Затем в оперном театре дело сложилось так: поскольку я выявился как концертмейстер — у нас все репетиции шли со мною, так как я всегда играл «с настроением», — меня стали прочить в дирижеры. Я продирижировал «Раймондой», как будто очень удачно, но вдруг возникли какие-то «побочные» соображения, боюсь, не слишком высокого порядка, — и меня от этого дела отставили. Оказалось, что там был еще какой-то свой кандидат в дирижеры. Стали говорить, что у меня рука не та, и даже Столерман в этом принимал участие. Тут я почувствовал, что в Одессе для меня пользы больше никакой не будет. Я немножко обиделся и решил уехать в Москву. Решил почему-то поступить к Нейгаузу, именно к Нейгаузу. Почему — не знаю, но определенно к Нейгаузу. Он приезжал в Одессу, когда мне было двенадцать лет, и произвел на меня тогда очень сильное впечатление. И я сказал: «Только к нему!» Это было какое-то очень верное чутье.

▶ [ЗАДАНИЕ 1]:
Внесите в таблицу Markdown со столбцами «№» и «Строка» строки записей, начиная со строки с «What is farthest» и продолжая до последней строки записей включительно. Пустые строки не включайте.
Приведённые далее записи никак не связаны с фрагментом.

▶ [СПИСОК ЗАПИСЕЙ]:
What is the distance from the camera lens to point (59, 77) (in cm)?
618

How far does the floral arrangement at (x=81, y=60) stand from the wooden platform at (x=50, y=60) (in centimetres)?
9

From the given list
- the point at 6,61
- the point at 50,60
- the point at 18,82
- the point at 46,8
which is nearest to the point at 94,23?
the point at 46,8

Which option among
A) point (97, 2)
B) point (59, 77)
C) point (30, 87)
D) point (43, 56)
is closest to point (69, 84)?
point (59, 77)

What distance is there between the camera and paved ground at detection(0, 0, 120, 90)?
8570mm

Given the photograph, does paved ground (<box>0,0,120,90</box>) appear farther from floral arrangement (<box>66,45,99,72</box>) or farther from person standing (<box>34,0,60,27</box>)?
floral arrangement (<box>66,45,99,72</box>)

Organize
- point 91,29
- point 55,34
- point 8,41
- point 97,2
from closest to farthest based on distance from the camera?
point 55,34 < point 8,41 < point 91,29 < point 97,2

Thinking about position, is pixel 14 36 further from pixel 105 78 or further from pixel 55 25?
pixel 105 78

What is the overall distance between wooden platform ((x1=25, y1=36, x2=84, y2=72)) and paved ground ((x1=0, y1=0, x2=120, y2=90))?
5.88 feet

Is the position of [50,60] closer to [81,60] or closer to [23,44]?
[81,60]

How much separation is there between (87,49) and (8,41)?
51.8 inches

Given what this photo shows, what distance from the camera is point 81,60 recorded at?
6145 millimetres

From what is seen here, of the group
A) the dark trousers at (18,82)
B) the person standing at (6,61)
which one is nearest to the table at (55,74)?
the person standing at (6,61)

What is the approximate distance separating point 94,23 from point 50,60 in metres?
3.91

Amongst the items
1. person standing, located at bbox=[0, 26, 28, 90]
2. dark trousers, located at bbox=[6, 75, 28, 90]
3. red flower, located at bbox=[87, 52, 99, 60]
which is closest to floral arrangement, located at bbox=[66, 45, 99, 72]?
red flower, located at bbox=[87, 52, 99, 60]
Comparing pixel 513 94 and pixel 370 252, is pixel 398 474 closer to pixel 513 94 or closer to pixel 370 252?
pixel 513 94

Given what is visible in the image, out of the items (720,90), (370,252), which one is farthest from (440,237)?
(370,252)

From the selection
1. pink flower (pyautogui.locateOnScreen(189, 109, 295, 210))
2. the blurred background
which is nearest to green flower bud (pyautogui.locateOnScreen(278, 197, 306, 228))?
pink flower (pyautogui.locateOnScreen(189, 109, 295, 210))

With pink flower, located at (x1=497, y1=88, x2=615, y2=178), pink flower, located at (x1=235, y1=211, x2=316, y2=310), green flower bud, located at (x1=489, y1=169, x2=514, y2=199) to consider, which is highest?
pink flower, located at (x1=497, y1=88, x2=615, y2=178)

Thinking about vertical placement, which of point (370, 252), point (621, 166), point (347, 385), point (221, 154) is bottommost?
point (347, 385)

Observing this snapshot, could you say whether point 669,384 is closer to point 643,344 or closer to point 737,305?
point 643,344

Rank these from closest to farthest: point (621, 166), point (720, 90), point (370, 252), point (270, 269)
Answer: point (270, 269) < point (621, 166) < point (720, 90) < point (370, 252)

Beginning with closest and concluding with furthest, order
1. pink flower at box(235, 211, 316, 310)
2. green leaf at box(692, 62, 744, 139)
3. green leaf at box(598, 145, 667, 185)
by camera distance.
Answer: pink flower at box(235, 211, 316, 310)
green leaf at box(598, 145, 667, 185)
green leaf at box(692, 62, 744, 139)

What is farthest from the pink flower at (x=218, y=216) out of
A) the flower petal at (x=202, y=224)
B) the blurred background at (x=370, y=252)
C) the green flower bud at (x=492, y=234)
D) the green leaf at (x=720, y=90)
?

▶ [ЗАДАНИЕ 2]:
Повторите слово в слово весь фрагмент о решении уехать из Одессы к Нейгаузу.

▶ [ИТОГОВЫЙ РЕЗУЛЬТАТ 1]:
| № | Строка |
|---|---|
| 1 | What is farthest from the pink flower at (x=218, y=216) out of |
| 2 | A) the flower petal at (x=202, y=224) |
| 3 | B) the blurred background at (x=370, y=252) |
| 4 | C) the green flower bud at (x=492, y=234) |
| 5 | D) the green leaf at (x=720, y=90) |
| 6 | ? |

▶ [ИТОГОВЫЙ РЕЗУЛЬТАТ 2]:
Затем в оперном театре дело сложилось так: поскольку я выявился как концертмейстер — у нас все репетиции шли со мною, так как я всегда играл «с настроением», — меня стали прочить в дирижеры. Я продирижировал «Раймондой», как будто очень удачно, но вдруг возникли какие-то «побочные» соображения, боюсь, не слишком высокого порядка, — и меня от этого дела отставили. Оказалось, что там был еще какой-то свой кандидат в дирижеры. Стали говорить, что у меня рука не та, и даже Столерман в этом принимал участие. Тут я почувствовал, что в Одессе для меня пользы больше никакой не будет. Я немножко обиделся и решил уехать в Москву. Решил почему-то поступить к Нейгаузу, именно к Нейгаузу. Почему — не знаю, но определенно к Нейгаузу. Он приезжал в Одессу, когда мне было двенадцать лет, и произвел на меня тогда очень сильное впечатление. И я сказал: «Только к нему!» Это было какое-то очень верное чутье.